## Records:
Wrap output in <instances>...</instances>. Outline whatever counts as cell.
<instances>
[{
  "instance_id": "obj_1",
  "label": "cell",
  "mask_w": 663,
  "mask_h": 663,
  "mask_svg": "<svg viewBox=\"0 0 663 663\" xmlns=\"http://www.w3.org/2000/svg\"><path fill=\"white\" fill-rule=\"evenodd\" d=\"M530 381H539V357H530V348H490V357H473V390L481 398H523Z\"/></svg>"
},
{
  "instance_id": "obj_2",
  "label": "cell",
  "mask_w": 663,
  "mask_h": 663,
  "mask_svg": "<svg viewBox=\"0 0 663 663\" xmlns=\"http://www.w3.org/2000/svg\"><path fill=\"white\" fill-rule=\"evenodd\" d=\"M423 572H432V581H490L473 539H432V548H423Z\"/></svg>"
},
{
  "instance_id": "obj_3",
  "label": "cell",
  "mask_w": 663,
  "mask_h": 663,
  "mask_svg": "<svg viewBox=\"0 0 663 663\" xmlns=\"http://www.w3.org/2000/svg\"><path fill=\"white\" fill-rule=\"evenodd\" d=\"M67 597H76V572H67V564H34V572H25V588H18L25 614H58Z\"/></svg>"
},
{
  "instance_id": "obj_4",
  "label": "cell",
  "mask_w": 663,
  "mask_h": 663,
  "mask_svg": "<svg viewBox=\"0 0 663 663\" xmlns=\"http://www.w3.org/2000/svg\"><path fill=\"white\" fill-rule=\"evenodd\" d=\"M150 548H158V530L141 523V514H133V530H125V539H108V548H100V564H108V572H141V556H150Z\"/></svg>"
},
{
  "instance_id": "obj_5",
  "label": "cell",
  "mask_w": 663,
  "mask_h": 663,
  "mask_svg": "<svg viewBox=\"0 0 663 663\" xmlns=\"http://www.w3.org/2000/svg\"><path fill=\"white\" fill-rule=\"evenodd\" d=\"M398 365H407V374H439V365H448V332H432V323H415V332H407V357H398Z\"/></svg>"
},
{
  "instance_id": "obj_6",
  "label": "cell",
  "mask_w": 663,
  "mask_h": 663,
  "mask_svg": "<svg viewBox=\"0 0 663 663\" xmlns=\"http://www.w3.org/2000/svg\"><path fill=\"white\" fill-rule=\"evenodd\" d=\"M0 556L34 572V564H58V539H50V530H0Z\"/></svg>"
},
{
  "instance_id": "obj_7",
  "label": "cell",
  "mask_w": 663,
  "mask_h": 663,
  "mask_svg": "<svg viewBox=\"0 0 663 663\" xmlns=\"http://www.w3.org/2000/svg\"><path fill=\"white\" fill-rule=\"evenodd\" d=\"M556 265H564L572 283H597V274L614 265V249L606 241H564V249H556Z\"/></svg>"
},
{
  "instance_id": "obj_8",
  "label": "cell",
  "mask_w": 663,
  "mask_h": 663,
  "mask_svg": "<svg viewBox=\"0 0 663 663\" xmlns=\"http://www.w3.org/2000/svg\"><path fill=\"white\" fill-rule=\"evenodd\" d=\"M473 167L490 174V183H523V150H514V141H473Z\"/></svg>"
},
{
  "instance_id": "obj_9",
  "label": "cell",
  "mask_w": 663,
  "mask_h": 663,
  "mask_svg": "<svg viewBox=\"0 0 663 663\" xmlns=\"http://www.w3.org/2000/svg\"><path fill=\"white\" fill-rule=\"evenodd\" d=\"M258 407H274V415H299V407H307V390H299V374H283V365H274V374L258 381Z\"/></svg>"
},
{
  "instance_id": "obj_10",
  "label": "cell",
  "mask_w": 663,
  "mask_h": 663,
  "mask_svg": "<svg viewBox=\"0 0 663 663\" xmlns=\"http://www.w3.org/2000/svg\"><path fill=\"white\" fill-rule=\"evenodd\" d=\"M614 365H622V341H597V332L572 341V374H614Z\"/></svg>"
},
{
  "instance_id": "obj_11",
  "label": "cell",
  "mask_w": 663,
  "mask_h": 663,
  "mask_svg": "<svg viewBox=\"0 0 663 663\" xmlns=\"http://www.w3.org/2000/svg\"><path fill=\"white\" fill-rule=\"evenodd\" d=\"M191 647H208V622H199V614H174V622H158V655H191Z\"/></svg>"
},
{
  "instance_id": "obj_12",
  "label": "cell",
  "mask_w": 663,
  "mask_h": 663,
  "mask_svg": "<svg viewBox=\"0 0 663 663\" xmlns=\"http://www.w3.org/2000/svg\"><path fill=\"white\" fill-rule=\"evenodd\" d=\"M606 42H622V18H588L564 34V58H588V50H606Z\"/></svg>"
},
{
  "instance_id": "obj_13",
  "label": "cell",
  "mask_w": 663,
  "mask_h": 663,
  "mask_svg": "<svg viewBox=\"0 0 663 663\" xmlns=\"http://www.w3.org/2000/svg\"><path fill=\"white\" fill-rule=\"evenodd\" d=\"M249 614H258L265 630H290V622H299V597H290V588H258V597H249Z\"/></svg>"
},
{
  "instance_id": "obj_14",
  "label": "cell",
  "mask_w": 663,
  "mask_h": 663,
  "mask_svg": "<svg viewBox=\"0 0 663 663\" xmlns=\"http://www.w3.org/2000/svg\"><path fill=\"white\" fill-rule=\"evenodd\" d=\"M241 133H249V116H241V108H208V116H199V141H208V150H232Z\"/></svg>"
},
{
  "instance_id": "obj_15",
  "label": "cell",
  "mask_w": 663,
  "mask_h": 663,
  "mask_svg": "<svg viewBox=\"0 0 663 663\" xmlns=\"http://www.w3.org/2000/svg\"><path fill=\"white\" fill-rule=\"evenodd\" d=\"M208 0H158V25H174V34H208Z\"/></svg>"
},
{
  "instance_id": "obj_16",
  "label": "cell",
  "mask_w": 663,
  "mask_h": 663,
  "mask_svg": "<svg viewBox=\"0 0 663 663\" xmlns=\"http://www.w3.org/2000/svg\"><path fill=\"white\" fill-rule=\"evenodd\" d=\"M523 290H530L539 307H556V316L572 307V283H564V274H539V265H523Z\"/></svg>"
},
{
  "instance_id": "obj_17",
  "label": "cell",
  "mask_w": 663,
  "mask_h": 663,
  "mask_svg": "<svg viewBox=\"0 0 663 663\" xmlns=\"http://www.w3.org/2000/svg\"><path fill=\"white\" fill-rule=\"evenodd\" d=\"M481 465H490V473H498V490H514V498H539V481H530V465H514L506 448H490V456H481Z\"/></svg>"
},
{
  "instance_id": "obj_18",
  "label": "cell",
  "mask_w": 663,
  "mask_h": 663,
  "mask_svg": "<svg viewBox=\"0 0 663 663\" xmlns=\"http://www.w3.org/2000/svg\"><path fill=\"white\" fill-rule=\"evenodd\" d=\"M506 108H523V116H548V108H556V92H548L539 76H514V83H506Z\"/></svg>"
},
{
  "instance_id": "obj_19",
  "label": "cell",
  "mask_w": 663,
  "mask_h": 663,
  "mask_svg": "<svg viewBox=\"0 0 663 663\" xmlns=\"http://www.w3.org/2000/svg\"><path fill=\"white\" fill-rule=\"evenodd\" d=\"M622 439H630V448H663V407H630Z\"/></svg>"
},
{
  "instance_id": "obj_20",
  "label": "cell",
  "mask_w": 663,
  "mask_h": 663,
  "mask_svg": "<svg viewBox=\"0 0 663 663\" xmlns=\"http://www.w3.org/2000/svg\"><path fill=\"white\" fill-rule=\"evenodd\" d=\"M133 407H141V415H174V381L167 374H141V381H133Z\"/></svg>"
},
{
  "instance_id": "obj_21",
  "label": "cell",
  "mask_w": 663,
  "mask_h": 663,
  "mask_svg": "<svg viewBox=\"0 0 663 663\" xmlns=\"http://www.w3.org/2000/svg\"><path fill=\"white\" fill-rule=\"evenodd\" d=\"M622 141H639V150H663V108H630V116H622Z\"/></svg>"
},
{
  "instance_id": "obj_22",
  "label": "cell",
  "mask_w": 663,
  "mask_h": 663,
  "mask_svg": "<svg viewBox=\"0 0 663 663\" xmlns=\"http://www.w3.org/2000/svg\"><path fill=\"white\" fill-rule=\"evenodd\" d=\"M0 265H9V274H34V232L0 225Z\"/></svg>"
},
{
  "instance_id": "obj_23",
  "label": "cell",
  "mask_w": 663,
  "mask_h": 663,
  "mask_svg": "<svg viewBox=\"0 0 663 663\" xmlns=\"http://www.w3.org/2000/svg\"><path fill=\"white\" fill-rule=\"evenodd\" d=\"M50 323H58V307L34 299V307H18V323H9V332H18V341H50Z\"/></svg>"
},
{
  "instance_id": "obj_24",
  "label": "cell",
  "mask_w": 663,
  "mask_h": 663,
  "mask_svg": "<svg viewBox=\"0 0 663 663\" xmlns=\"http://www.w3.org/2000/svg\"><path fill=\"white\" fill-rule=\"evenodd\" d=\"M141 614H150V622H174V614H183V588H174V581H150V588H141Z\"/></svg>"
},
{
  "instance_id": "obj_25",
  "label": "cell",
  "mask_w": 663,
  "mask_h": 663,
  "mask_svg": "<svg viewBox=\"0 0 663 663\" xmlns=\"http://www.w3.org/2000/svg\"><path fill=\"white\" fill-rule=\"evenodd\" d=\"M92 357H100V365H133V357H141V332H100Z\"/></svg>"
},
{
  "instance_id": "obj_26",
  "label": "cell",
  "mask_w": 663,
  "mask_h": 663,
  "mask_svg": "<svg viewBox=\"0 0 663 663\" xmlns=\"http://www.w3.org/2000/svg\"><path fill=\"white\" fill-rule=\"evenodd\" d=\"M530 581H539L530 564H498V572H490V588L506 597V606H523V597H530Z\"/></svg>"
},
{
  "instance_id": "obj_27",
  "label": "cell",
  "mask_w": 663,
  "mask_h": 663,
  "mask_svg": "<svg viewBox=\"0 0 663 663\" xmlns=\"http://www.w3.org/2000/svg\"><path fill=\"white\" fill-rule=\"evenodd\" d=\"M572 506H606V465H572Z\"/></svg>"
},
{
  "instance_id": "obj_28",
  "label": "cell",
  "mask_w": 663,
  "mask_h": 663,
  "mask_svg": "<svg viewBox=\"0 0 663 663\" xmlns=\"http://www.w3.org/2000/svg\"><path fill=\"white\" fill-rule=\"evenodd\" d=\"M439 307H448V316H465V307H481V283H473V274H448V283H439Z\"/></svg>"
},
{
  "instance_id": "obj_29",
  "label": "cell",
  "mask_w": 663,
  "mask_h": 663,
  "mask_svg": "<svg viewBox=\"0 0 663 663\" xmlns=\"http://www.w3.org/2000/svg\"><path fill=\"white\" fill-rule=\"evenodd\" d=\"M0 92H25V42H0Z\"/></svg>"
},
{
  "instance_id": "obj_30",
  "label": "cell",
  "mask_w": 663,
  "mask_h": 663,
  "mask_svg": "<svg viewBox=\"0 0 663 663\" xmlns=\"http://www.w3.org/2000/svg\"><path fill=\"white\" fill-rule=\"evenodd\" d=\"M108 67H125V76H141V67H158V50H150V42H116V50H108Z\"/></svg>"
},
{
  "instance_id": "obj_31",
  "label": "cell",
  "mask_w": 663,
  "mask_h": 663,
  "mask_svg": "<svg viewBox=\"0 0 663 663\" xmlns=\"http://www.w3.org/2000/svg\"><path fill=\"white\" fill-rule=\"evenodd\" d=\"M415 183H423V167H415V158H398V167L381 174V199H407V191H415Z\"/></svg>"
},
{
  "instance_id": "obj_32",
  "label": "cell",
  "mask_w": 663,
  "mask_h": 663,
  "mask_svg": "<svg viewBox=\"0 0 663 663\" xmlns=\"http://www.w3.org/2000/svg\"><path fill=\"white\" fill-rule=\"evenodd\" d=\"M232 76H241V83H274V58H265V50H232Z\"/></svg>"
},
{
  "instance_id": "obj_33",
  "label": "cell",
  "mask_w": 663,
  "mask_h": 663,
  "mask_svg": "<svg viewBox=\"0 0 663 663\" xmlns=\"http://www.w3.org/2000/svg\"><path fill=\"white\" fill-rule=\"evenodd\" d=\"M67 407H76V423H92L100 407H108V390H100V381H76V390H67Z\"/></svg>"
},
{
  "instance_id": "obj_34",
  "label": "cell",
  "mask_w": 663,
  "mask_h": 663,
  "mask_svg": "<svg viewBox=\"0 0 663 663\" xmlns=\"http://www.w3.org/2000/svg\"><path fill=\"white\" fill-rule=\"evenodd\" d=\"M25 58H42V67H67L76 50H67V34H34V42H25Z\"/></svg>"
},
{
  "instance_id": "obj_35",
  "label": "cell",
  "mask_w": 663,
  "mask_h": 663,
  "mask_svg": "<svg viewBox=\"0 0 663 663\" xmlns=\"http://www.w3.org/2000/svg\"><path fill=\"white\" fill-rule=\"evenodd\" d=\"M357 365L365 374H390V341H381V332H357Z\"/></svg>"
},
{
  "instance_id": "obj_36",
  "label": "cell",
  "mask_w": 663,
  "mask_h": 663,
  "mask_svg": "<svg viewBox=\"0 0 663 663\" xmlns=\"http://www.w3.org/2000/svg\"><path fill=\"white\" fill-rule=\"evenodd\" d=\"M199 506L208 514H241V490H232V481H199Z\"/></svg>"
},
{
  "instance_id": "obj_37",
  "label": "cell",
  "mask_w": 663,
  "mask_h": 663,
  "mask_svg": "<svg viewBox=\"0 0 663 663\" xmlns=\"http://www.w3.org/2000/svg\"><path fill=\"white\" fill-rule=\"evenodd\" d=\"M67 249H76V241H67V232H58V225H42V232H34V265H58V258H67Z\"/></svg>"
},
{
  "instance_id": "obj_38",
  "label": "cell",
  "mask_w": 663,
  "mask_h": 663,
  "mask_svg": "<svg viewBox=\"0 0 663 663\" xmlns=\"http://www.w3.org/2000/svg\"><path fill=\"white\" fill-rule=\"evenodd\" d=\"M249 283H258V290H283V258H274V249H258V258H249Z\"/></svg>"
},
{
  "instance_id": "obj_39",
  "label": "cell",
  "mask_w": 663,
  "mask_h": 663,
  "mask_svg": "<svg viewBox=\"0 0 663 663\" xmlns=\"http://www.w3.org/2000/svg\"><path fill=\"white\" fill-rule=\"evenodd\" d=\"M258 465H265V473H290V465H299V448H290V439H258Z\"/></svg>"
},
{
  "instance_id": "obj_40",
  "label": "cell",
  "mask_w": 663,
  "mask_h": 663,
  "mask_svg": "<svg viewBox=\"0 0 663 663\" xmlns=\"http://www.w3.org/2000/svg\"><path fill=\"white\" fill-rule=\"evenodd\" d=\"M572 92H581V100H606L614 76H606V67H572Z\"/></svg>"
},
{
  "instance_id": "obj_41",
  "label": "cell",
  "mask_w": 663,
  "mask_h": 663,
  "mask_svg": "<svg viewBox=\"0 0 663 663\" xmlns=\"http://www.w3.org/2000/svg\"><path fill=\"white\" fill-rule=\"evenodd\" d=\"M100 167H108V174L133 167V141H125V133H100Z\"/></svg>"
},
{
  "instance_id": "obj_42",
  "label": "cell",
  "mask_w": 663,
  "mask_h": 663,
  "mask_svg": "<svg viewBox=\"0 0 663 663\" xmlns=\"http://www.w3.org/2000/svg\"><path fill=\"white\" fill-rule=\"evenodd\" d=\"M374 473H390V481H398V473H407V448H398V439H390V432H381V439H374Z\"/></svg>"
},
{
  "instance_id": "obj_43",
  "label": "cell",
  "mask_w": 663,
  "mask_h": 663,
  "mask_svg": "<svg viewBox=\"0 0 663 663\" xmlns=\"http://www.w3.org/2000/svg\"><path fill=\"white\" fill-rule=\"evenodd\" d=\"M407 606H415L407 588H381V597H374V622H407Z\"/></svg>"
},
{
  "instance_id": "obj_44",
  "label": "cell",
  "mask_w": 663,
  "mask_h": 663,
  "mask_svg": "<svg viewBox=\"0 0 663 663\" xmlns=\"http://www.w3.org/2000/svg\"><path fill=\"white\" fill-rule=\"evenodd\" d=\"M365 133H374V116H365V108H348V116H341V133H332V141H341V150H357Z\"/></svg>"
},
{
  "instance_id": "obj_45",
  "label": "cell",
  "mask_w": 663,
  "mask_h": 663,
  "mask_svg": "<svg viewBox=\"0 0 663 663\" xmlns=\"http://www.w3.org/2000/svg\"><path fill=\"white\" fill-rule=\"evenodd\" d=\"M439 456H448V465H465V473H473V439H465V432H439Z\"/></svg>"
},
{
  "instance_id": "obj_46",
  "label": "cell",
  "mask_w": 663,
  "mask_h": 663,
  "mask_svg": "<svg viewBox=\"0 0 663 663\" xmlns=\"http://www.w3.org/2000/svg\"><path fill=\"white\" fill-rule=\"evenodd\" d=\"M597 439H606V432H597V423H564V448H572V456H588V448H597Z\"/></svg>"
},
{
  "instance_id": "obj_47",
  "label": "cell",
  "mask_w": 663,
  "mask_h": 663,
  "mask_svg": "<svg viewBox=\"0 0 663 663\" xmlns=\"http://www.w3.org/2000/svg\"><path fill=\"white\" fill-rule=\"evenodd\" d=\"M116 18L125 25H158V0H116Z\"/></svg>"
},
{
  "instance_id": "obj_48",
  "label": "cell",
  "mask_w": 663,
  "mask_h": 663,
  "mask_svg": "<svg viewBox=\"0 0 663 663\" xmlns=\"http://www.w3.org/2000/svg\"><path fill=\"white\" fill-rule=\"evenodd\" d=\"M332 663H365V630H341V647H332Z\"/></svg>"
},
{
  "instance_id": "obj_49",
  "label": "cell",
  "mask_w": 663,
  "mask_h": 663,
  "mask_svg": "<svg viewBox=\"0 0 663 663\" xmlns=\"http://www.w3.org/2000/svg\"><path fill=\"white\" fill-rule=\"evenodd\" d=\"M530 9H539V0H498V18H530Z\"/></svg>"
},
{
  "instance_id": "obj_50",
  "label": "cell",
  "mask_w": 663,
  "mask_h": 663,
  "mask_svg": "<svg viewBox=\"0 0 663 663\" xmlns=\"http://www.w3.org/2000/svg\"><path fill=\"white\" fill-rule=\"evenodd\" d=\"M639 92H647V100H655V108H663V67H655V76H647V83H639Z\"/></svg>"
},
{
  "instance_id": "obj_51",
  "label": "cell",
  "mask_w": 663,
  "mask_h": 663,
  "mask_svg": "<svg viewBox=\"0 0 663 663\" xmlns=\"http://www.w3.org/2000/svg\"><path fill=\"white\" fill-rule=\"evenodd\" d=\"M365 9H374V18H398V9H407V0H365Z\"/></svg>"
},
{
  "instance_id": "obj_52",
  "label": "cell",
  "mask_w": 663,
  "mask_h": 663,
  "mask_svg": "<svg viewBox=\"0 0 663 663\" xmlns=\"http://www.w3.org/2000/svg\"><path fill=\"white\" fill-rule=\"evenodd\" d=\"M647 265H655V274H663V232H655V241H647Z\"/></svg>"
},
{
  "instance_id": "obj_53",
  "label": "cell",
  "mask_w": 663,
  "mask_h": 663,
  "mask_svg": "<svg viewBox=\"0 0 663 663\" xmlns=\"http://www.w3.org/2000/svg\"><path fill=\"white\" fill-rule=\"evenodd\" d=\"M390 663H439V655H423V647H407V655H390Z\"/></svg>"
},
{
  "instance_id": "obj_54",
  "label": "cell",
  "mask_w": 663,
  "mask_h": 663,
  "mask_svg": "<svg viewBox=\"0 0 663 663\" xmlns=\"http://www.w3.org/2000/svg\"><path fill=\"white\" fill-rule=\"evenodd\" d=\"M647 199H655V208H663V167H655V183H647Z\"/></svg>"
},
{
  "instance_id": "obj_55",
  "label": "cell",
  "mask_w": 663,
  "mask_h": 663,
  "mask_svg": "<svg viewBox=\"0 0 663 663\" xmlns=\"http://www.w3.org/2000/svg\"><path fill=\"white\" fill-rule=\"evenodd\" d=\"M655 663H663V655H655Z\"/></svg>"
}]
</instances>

## Stated task:
Collect every line in the items above that contains the string "instances". Matching is case-sensitive.

## Task result:
Wrap output in <instances>...</instances>. Outline whatever counts as cell.
<instances>
</instances>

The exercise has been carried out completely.